» O QUE SE PEDE
(1) Nos registros, da linha que contém "What is the" até o fim dos registros, substitua "satellite dome" por "radar dome" e reproduza essas linhas sem nenhuma outra alteração.
(2) Prossiga com o relato sobre o concerto de Gospel na igreja batista de North Highlands a partir do ponto em que ele termina.

» TEXTO EXTRAÍDO
Women in White
Quantos filmes eu já assisti onde os negros norte-americanos cantam
numa igreja? As mulheres com vozeirões potentes entoam palavras de
louvor ao Senhor no coro; o pastor grita e gesticula para espantar o
demônio e trazer a palavra de Deus aos seus párocos; homens, mulheres
e crianças cantam, dançando com as mãos levantadas e espalmadas,
dizendo 'Amém!', 'Aleluia!', 'Deus te abençoe!', 'Graças ao Senhor!' e
outras palavras de concordância e contentamento.
Perdi as contas de quantas vezes vi essas cenas em telas de cinema e
tv. A última vez foi há umas semanas atrás, quando revi o clássico The
Blues Brothers, e mais uma vez me encantei com a cena musical na
igreja: o coro de mulheres e James Brown de pastor comandando a sessão
de canto e dança dos fiéis, que culmina com Jake Blues [John Belushi]
tendo uma epifania, envolto em luz, dançando e cantando com o resto
dos negros na igreja.
Eu sou amante do Blues, a música do demônio, dos marginais, dos
bêbados, drogados, do sexo, da dor de cotovelo, enfim, o oposto do que
é cantado nas igrejas. O Blues e o Gospel não se misturam. Quem canta
Gospel não canta Blues. Dois estilos antagônicos - onde um glorifica o
Senhor e o outro faz pactos com o diabo - mas ao mesmo tempo tão
similares na maneira gutural como a música é cantada, vinda da alma,
em transe, em êxtase.
Minha experiência com o Blues tem sido gratificante, mas eu ainda não
tinha tido a oportunidade de ouvir o Gospel na fonte, onde ele é mais
genuíno e autêntico: na igreja. Mas o meu dia chegou quando eu li no
jornal que a Igreja Batista do Novo Testamento de North Highlands [uma
das inúmeras cidades pertencentes à grande Sacramento] iria ter um
concerto de Gospel aberto ao público, para celebrar o 'Women in White
Workshop Choir'. Eu não tinha a menor idéia do que iria encontrar lá,
mas estava decidida a ter finalmente a minha vivência da música negra
sagrada, em devoção ao Senhor.
Era uma igreja pequena, na esquina de uma avenida numa área isolada.
Quando chegamos muitas mulheres vestidas de branco já estavam na
porta. Todas negras, sorridentes, perfumadas, alegres, em alvoroço, se
preparando para entrar. Fomos procurar um lugar para sentar, meio
tímidos, sorrindo também e uma senhora nos recebeu na porta e nos deu
as boas-vindas e o programa da cerimônia. Fomos sentar na frente, na
terceira fileira de bancos de madeira, porque eu queria ver, ouvir e
fotografar cada movimento, cada dó, ré, mi, sol...

» REGISTROS DE DADOS
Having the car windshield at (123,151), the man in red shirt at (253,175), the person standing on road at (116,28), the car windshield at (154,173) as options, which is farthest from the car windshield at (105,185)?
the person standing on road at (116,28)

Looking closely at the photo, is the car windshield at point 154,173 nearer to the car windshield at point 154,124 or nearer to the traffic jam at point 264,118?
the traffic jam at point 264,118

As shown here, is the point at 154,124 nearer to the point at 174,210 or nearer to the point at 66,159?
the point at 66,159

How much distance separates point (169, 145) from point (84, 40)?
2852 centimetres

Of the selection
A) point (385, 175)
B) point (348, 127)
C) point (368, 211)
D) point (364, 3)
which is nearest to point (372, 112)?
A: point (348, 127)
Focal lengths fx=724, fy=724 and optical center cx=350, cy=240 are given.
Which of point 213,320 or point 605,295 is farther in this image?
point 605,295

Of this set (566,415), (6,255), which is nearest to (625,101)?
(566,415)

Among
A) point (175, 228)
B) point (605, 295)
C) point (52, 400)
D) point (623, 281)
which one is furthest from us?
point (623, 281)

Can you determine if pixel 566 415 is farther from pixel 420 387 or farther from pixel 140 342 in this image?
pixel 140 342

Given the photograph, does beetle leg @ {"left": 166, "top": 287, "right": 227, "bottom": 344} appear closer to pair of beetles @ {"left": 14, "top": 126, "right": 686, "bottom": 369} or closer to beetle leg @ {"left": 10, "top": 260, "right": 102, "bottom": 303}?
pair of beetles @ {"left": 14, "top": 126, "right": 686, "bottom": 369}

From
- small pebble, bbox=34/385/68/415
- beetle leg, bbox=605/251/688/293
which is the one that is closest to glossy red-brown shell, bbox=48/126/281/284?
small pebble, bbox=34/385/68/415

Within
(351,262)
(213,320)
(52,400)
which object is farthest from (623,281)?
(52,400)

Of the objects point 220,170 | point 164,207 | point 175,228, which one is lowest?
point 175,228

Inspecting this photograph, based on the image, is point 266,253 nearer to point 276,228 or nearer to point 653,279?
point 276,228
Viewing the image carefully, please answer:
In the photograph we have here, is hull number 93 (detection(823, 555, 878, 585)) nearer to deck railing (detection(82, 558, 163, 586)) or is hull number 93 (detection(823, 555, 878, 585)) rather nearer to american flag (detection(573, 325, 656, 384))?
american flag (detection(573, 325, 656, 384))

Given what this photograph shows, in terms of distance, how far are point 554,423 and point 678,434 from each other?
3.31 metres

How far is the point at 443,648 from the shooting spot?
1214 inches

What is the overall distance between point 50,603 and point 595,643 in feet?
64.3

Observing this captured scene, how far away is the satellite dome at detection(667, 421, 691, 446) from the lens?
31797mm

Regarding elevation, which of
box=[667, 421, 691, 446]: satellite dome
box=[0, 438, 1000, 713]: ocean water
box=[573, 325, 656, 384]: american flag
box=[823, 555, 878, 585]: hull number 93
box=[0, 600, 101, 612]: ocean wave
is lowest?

» RESPOSTAS DOS EXERCÍCIOS
(1)
What is the overall distance between point 50,603 and point 595,643 in feet?
64.3

Observing this captured scene, how far away is the radar dome at detection(667, 421, 691, 446) from the lens?
31797mm

Regarding elevation, which of
box=[667, 421, 691, 446]: radar dome
box=[0, 438, 1000, 713]: ocean water
box=[573, 325, 656, 384]: american flag
box=[823, 555, 878, 585]: hull number 93
box=[0, 600, 101, 612]: ocean wave
is lowest?

(2)
O coral era composto por mais de 120 mulheres, com idades variando
entre 5 e 75 anos, todas vestidas de branco. Quando os músicos [piano,
órgão, bateria, baixo e saxofone] começaram a tocar os primeiros
acordes da música inicial, elas começaram a entrar na igreja, vindas
da porta principal, que emoldurava o grupo numa luz brilhante de final
de tarde. Elas entraram dançando em movimentos ritmados, pra lá e pra
cá e a partir daquele momento eu não consegui mais me achar ali
naquele banco, tentando pegar a câmera e ao mesmo tempo disfarçar os
borbotões de lágrimas que rolavam descontroladamente pelo meu rosto.
Fiquei tão emocionada que tremi todas as fotos. As mulheres mexiam os
braços, erguiam as mãos pro céu e dançavam suavemente ao ritmo da
música, cada uma achando o seu lugar no mundaréu de cadeiras no vasto
altar da pequena igreja. Quando todas estavam em seus lugares, cento e
tantas vozes potentes se soltaram num único som, cantando juntas 'He
Made The Difference'.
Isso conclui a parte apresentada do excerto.